10 THE COURT: That was here in Saline County?
THE DEFENDANT. Yes.
Apparently, the majority believes that evidentiary hearings are unnecessary because it can
draw “evidence” from anywhere when it comes to keeping relief via a writ of error coram
nobis “an extremely rare remedy.”
II. Coercion
The majority correctly notes that to prevail on a claim of a coerced guilty plea, the petitioner
must establish that the plea resulted from fear, duress, or threats of mob violence. Hall v.
State, 2018 Ark. 319, 558 S.W.3d 867. Certainly Mr. Hayes alleged that during his
confinement, he was subjected to considerable duress. He alleged that he was denied food,
his cell was made so cold that his toilet water froze overnight, he was denied his medication
so that he experienced visual and auditory hallucinations––the floor looked like quicksand
and he heard voices––and he was kept in the dark twenty-four hours a day. He was aware
that the jailors mistreated him because he had been accused of sexually abusing a child. He
found the treatment so intolerable that he pleaded guilty to end his suffering. In my view,
this treatment went well beyond mere “pressure to plead guilty.”
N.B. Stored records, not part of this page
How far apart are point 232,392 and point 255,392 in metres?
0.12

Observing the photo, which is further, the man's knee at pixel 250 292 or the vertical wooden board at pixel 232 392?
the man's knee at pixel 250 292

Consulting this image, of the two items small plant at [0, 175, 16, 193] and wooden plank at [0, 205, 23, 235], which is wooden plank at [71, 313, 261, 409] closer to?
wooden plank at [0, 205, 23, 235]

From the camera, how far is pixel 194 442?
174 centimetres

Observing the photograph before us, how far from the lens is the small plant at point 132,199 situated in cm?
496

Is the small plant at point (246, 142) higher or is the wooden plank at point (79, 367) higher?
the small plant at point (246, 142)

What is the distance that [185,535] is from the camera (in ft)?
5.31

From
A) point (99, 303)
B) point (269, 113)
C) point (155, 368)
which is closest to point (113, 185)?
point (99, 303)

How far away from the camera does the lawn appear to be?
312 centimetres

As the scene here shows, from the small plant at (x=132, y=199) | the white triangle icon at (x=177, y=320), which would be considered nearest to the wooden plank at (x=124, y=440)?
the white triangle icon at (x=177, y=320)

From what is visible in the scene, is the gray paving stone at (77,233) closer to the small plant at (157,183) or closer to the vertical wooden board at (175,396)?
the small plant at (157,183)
Furthermore, the majority’s reliance on Davis v. State, 267 Ark. 507, 592 S.W.2d 118
(1980), is misplaced. While it is true that Davis alleged unsanitary conditions in the jail
where he was being held as well as the denial of medical treatment, the Davis court noted
that Davis was allowed to make these allegations at his evidentiary hearing. Id. Additionally,
11 there was no suggestion in Davis that the appellant was mentally ill, as in the case before us.
Like Davis, Mr. Hayes should have been given an evidentiary hearing.
III. Brady Violation
In rejecting Mr. Hayes’s allegations of a Brady violation, the circuit court found that
[Mr. Hayes] does not state how, even if the Court were to assume that every word in his petitions are true, the so-called new evidence and/or prosecutorial misconduct would likely result in his acquittal if his petition were to be granted. Indeed, no amount of new evidence could overcome the fact that he admitted his guilt to Investigator Parsons, and, when he pled guilty, he admitted that he was in fact guilty.
Obviously, the circuit court did not apply the correct standard when evaluating Brady claims.
As the majority notes, there are three elements of a Brady violation: (1) the evidence at issue
must be favorable to the accused, either because it is exculpatory or because it is impeaching;
(2) the State must have suppressed evidence, either willfully or inadvertently; and (3)
prejudice must have ensued. Carner v. State, 2018 Ark. 20, 535 S.W.3d 634. The circuit court
imposed a total acquittal standard. But that error of law alone is not the whole story.
Contrary to the majority’s assertions, the withheld evidence was not merely some
inconsistent statements on the part of the victim. According to Mr. Hayes’s petition, the
State also withheld evidence that the Arkansas State Police Crimes Against Children
Division had found that the alleged victim had been sexually abused by her maternal
grandfather, James Randal Beck. Also, Mr. Hayes alleges that the State withheld the alleged
victim’s counseling records, which would have aided in his defense. Finally, the so-called
admissions of guilt made by Mr. Hayes in open court do not substantiate his having
12 committed first-degree sexual assault. As for his other so-called admissions, Mr. Hayes
claimed that Jesus told him to engage in sexual contact with the alleged victim. Obviously,
that was a manifestation of mental illness rather than a confession of guilt.
I would reverse and remand this case for an evidentiary hearing.
I dissent.
Stephen C. Hayes, pro se appellant.
Leslie Rutledge, Att’y Gen., by: Brad Newman, Ass’t Att’y Gen., for appellee.